Assigned task:
For each record below, set it down exactly but leave out any picture.

Available data:
※
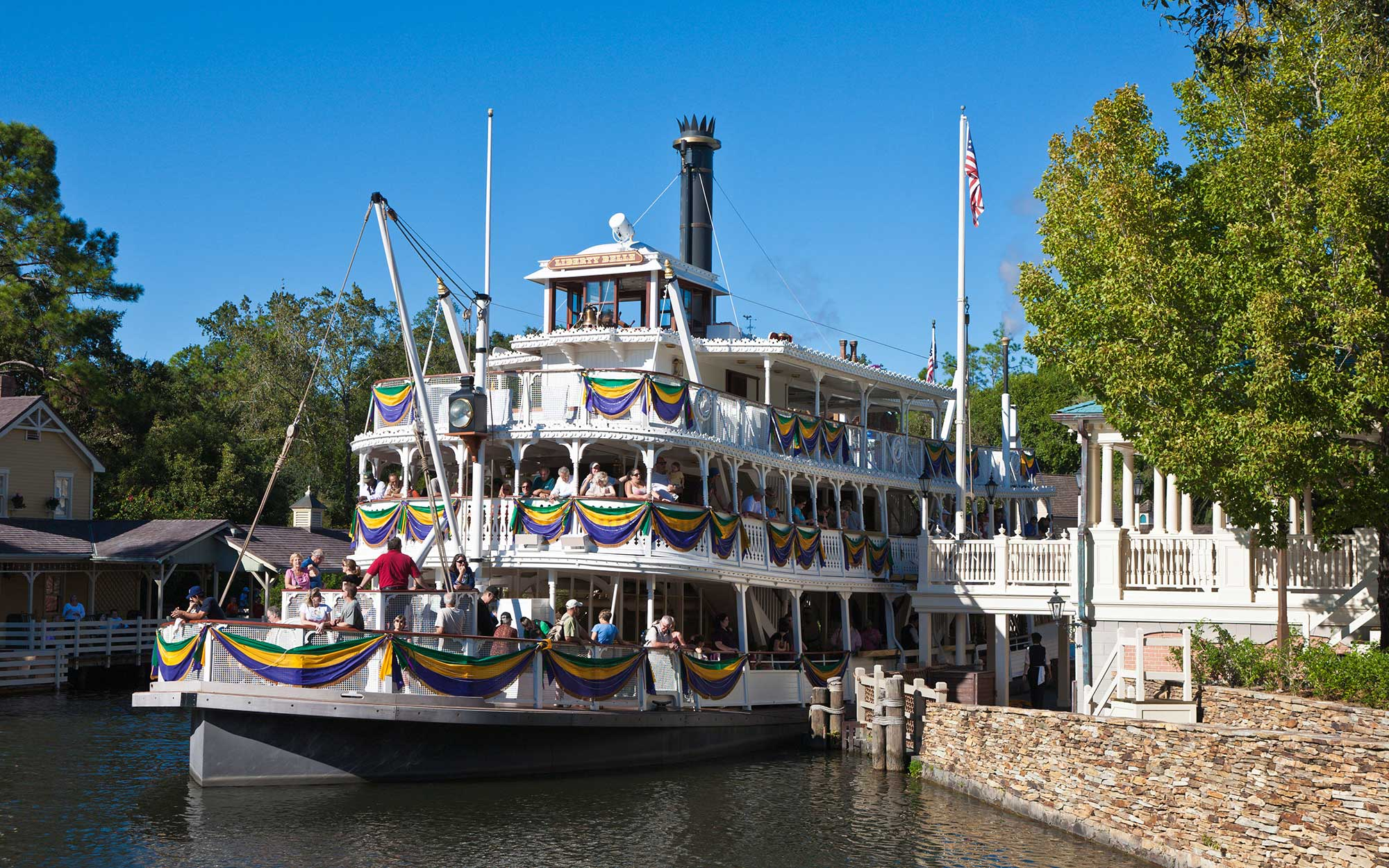 Former Disney Staffers Share Best Tips For Park Visits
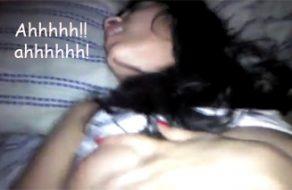 imagen Penetración de un coñito depilado muy húmedo, no para de gritar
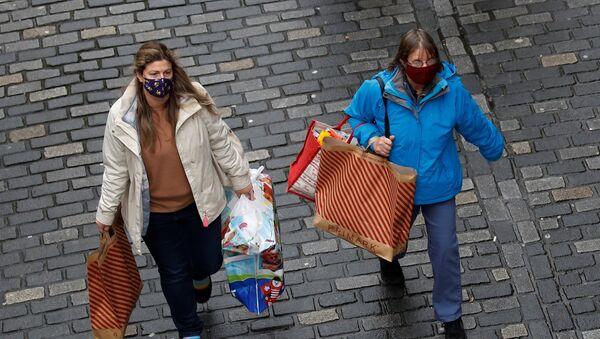 Покупатели с сумками в Честере, Великобритания - Sputnik Азербайджан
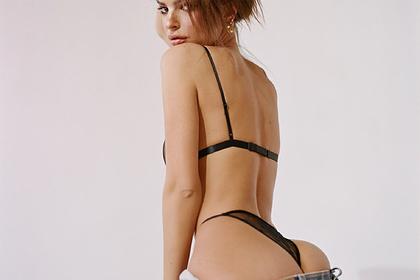 Эмили Ратаковски снялась в рекламе в прозрачном белье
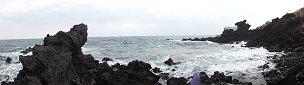 波打ち際の展望所からの眺め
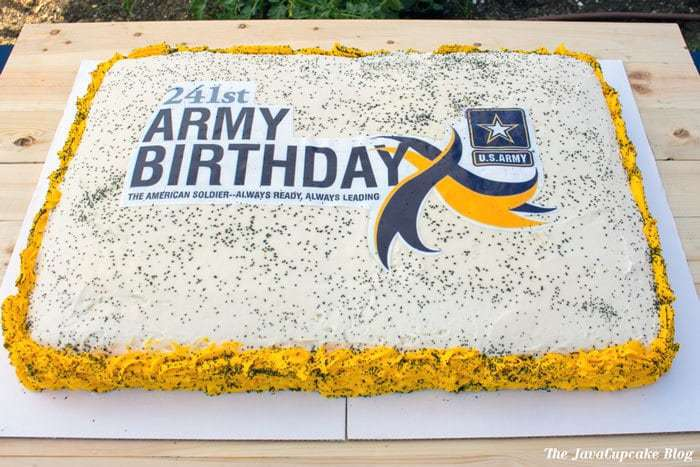 US Army Birthday Cake | The JavaCupcake Blog http://javacupcake.com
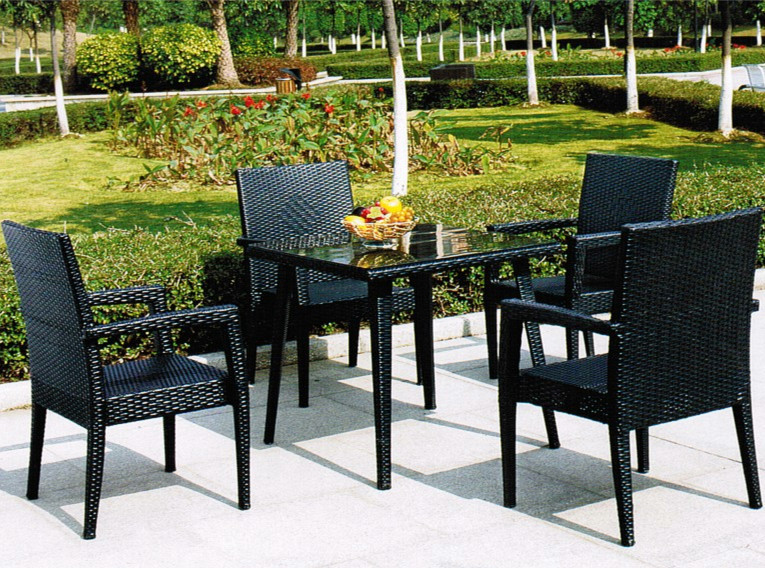 Rugged outdoor garden patio furniture wrought iron for Wrought iron dining set outdoor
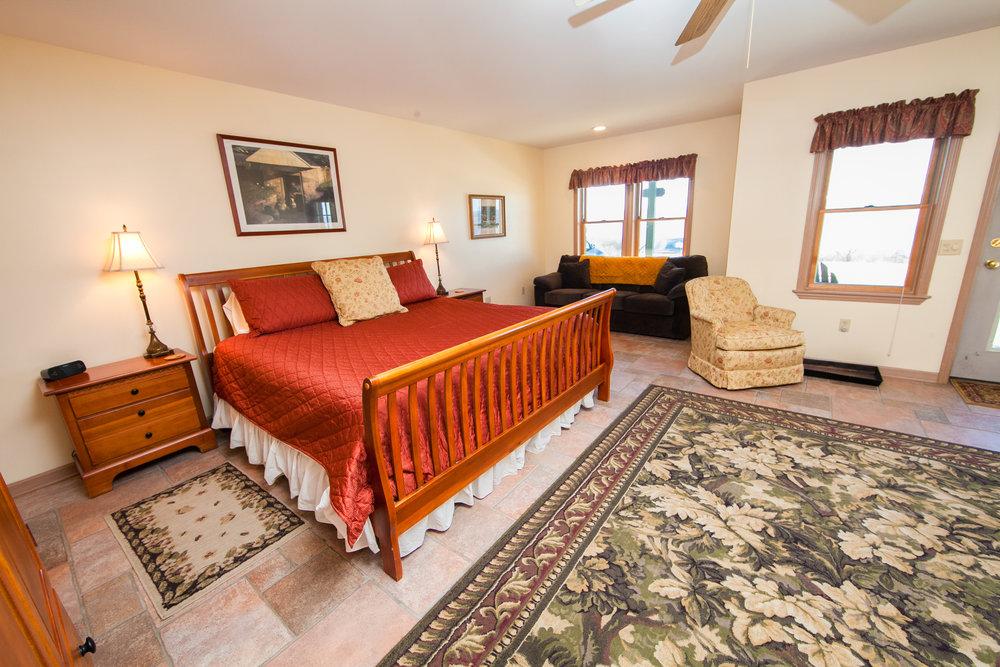 Carriage House King Bedroom w/Sleeper Sofa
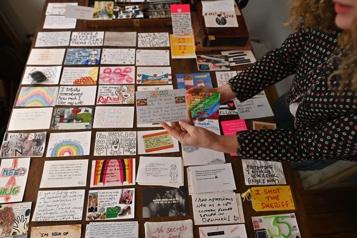 Les Londoniens révèlent leurs secrets de confinement par cartes postales)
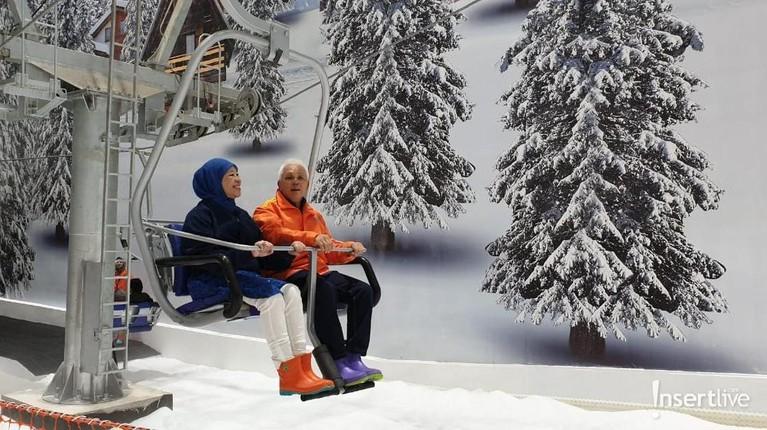 Hatta Rajasa juga sedang mencoba salah satu fasilitas di arena Trans Snow World Juanda.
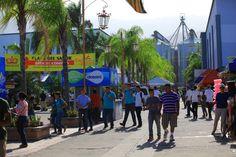 San Pedro Sula, Honduras: Más de 20,000 personas en inauguración del Campo Agas y Expocentro Los visitantes curiosearon todas las novedades que ofrece Expocentro y el Agas este año. Fotos: Melvin Cubas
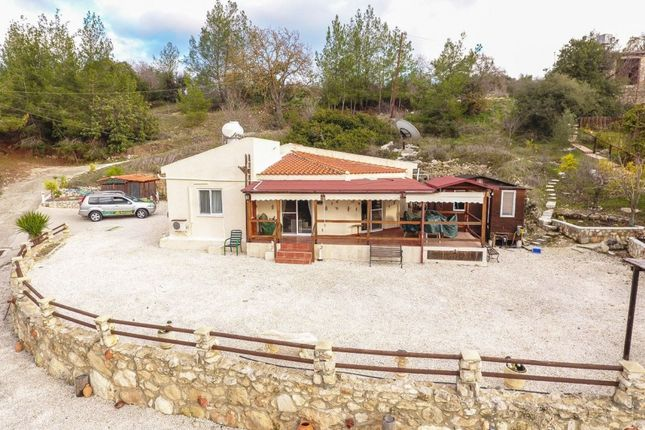 Thumbnail Bungalow for sale in Lysos, Polis, Cyprus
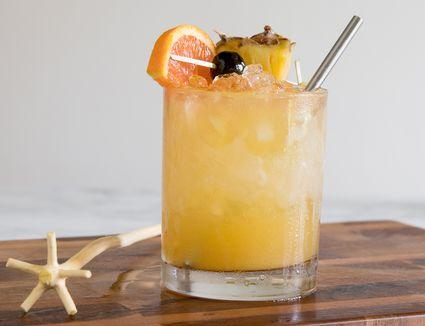 Rum Swizzle Cocktail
※
Finished exercise:
 Former Disney Staffers Share Best Tips For Park Visits
 imagen Penetración de un coñito depilado muy húmedo, no para de gritar
 Покупатели с сумками в Честере, Великобритания - Sputnik Азербайджан
 Эмили Ратаковски снялась в рекламе в прозрачном белье
 波打ち際の展望所からの眺め
 US Army Birthday Cake | The JavaCupcake Blog http://javacupcake.com
 Rugged outdoor garden patio furniture wrought iron for Wrought iron dining set outdoor
 Carriage House King Bedroom w/Sleeper Sofa
 Les Londoniens révèlent leurs secrets de confinement par cartes postales)
 Hatta Rajasa juga sedang mencoba salah satu fasilitas di arena Trans Snow World Juanda.
 San Pedro Sula, Honduras: Más de 20,000 personas en inauguración del Campo Agas y Expocentro Los visitantes curiosearon todas las novedades que ofrece Expocentro y el Agas este año. Fotos: Melvin Cubas
 Thumbnail Bungalow for sale in Lysos, Polis, Cyprus
 Rum Swizzle Cocktail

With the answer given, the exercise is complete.